■ TASK DATA:
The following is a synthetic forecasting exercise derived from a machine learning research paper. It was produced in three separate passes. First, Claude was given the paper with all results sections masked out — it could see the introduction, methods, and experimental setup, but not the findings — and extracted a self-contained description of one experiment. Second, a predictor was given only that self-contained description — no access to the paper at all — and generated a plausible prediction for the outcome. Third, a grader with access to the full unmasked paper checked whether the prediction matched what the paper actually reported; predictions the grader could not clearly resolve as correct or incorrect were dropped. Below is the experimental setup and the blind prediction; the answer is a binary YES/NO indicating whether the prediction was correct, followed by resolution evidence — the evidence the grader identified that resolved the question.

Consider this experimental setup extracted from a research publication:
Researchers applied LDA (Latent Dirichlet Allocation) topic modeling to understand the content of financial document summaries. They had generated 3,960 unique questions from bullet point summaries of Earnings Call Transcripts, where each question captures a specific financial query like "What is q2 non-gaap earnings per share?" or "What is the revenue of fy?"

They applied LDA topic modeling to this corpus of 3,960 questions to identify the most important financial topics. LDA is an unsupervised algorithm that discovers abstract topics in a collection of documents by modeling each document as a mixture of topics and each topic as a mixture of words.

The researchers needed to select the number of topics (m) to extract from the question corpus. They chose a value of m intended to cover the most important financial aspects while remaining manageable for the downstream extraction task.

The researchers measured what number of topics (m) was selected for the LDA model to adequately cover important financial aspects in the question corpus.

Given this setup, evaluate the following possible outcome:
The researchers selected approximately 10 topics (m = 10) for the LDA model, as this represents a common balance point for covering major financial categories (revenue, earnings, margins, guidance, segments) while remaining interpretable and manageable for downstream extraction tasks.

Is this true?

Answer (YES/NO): NO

■ EXERCISE INSTRUCTIONS: Using the records above, say how many lines contain the word "document". Write the number alone.

■ REPLY: 2